→ Task instructions
Produce an exact copy of the lines from the line that contains "At what distance are" to the end of the listing below.

→ Data supplied
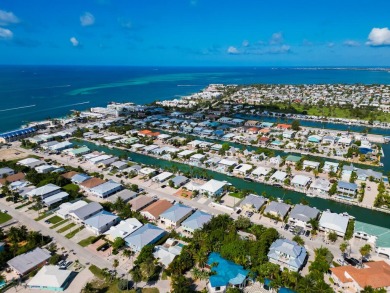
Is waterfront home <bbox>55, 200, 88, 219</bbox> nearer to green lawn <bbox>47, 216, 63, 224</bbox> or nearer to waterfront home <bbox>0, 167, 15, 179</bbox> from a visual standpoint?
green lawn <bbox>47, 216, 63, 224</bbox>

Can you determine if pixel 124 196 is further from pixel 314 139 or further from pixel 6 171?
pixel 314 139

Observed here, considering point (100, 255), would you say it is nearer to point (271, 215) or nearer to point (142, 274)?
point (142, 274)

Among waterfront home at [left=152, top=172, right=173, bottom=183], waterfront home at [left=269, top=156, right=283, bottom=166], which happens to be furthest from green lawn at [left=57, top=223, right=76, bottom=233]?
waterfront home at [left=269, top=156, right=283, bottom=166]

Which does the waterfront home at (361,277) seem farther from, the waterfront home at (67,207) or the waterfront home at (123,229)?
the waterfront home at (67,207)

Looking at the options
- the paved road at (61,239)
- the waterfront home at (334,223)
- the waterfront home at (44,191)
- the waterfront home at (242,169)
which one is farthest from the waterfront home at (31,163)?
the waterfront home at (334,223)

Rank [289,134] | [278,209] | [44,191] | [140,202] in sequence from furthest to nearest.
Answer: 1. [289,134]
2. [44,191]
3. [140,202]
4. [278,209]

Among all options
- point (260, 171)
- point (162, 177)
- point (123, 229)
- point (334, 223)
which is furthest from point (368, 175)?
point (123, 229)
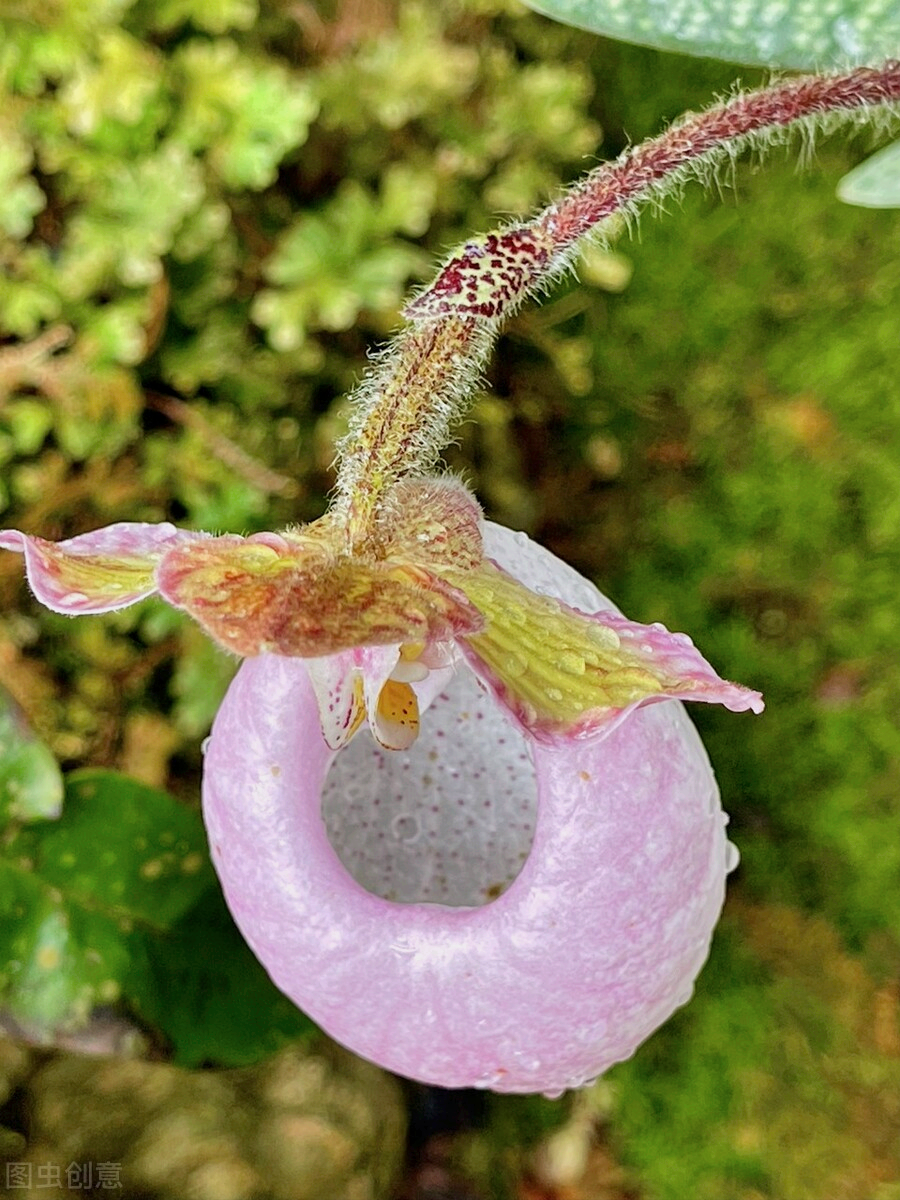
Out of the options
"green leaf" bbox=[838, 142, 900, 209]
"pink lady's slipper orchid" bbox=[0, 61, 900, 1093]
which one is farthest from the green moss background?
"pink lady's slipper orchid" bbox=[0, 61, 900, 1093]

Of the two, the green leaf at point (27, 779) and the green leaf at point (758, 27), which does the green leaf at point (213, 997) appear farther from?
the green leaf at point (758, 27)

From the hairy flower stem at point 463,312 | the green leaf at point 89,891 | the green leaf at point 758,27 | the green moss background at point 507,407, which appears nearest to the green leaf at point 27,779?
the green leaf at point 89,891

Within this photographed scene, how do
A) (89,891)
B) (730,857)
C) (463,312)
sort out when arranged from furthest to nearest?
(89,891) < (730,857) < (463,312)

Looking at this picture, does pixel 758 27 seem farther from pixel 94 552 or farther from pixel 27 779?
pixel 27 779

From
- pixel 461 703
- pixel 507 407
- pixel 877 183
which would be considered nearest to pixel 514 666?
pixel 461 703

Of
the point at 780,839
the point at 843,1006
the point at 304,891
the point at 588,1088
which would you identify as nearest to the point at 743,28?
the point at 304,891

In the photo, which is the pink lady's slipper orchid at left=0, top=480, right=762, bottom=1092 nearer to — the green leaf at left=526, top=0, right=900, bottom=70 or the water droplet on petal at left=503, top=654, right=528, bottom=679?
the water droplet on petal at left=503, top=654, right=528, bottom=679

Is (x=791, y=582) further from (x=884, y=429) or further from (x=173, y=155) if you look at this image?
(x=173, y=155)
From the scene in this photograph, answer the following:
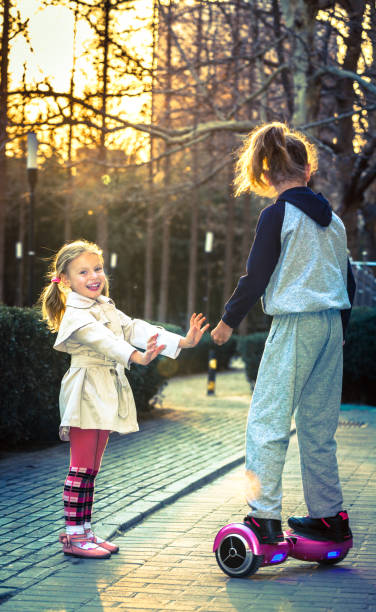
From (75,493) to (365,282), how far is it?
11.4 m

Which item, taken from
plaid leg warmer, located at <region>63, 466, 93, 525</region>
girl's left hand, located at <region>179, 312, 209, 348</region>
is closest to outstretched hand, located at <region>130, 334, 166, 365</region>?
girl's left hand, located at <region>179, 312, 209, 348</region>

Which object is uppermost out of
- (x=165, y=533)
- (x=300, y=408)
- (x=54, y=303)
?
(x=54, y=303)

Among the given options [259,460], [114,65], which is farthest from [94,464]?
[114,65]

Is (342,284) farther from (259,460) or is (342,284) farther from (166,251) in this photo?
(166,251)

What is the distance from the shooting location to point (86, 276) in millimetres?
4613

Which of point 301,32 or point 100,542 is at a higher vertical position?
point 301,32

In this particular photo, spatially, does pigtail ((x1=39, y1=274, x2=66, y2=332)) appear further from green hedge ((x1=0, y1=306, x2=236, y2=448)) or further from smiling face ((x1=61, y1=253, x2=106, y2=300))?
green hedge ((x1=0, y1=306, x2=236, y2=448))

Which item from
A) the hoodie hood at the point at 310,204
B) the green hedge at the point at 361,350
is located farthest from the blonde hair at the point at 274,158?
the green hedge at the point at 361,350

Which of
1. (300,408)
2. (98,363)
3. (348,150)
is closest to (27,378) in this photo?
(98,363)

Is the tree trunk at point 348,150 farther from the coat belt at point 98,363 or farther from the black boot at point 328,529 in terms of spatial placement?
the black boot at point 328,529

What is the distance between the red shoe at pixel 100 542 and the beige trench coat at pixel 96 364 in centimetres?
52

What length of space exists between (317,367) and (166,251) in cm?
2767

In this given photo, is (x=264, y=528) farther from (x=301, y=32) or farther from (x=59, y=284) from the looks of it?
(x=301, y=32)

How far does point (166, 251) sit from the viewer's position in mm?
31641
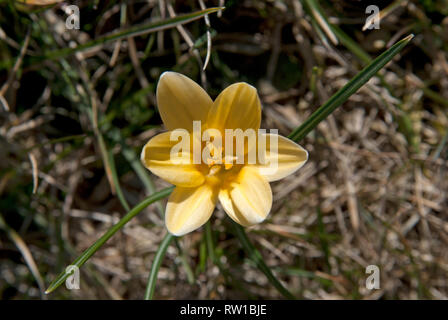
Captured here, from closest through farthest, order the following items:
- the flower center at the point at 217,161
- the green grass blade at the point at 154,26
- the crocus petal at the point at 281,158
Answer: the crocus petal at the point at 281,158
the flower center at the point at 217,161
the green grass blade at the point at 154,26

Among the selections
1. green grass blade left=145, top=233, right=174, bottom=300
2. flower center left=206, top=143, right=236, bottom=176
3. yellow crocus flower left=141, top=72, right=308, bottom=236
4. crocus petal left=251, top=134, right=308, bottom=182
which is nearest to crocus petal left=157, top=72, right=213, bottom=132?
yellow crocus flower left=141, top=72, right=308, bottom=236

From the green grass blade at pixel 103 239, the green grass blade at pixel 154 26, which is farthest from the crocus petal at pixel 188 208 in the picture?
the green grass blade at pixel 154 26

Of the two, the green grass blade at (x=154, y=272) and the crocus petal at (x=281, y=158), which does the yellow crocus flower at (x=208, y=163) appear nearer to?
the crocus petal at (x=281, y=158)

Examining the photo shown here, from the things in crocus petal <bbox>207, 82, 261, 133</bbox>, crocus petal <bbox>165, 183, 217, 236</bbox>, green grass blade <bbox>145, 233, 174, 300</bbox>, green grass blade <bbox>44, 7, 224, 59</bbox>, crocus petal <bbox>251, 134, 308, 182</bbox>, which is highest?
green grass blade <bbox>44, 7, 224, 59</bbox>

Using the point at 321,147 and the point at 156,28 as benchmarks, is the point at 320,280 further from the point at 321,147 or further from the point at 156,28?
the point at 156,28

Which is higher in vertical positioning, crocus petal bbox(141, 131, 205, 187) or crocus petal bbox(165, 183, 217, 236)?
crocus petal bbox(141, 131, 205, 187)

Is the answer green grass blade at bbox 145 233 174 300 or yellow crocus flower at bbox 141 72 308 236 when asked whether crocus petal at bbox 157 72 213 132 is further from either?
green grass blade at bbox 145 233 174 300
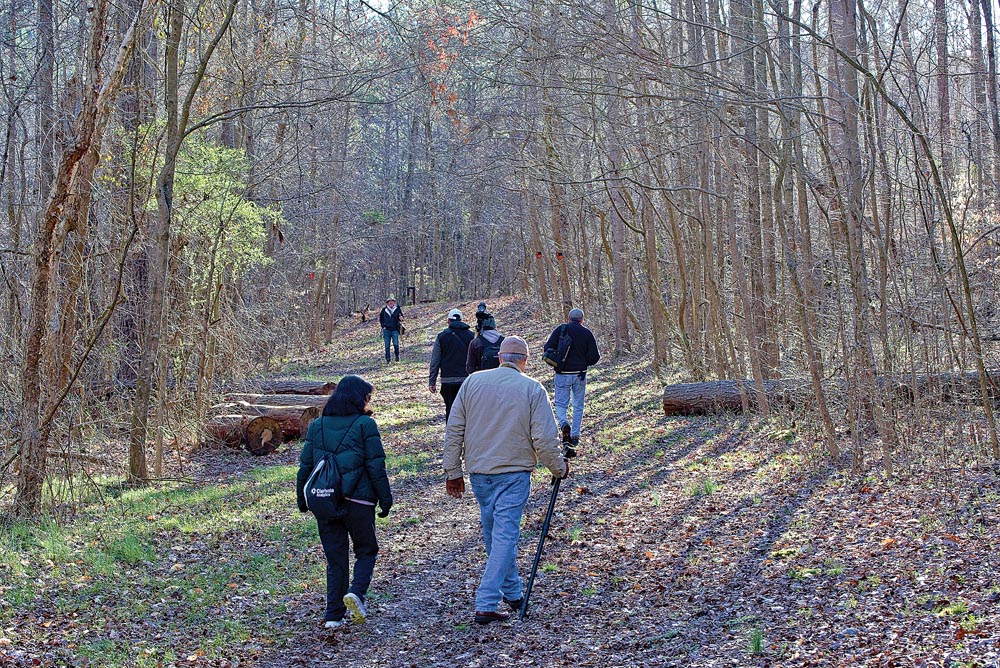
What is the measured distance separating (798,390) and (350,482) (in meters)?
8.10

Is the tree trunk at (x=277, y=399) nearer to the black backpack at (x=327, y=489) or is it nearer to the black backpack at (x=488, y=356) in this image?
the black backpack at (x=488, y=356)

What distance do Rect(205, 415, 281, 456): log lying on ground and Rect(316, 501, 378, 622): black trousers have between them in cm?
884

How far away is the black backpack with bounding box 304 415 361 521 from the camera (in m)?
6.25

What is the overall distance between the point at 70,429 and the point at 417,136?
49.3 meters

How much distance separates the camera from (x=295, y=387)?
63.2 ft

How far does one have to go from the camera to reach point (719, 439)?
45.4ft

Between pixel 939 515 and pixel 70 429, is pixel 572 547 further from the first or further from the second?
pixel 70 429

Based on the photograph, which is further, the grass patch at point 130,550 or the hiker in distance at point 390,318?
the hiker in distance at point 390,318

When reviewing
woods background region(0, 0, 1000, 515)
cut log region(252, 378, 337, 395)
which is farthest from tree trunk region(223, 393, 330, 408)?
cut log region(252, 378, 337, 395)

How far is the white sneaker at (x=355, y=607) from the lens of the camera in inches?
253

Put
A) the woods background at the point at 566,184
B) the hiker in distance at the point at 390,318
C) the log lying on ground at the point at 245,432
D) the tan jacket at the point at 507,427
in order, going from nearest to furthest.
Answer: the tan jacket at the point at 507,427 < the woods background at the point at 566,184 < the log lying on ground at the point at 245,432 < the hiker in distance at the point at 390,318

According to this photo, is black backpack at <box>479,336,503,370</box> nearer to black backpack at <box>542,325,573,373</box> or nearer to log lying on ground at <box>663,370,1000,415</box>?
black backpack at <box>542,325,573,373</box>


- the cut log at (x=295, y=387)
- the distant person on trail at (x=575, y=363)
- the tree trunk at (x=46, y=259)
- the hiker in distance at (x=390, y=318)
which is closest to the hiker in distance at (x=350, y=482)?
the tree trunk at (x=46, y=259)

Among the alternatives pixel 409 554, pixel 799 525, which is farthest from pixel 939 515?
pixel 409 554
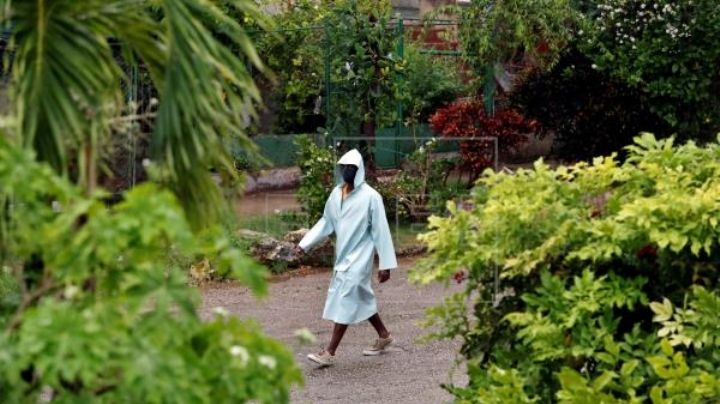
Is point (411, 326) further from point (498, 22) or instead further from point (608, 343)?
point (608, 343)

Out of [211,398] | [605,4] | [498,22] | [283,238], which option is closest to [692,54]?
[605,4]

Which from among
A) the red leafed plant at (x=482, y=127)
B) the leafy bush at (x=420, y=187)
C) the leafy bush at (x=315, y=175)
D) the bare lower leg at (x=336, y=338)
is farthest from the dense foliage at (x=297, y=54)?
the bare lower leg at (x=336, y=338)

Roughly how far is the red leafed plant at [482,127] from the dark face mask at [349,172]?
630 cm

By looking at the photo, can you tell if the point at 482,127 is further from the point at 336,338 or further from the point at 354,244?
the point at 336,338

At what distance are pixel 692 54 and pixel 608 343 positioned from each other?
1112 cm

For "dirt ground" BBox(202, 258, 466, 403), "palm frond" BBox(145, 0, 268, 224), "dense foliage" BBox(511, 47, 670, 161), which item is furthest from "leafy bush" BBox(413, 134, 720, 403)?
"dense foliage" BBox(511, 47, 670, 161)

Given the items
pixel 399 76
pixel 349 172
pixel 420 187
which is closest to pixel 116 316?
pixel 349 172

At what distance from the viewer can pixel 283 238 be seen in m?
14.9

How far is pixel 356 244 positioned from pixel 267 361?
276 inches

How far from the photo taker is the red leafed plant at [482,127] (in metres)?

→ Solution
At what distance are pixel 692 54 and pixel 608 343 positioned from each other?
1112 cm

For "dirt ground" BBox(202, 258, 466, 403), "palm frond" BBox(145, 0, 268, 224), "dense foliage" BBox(511, 47, 670, 161), which item is furthest from "leafy bush" BBox(413, 134, 720, 403)?
"dense foliage" BBox(511, 47, 670, 161)

Given the items
pixel 399 76
pixel 349 172
pixel 420 187
which is closest to pixel 116 316?
pixel 349 172

At what distance from the viewer can pixel 283 238 be seen in m?
14.9

How far is pixel 356 244 positioned from pixel 267 361?
276 inches

How far from the photo taker is the red leafed plant at [482,127] (in metres)?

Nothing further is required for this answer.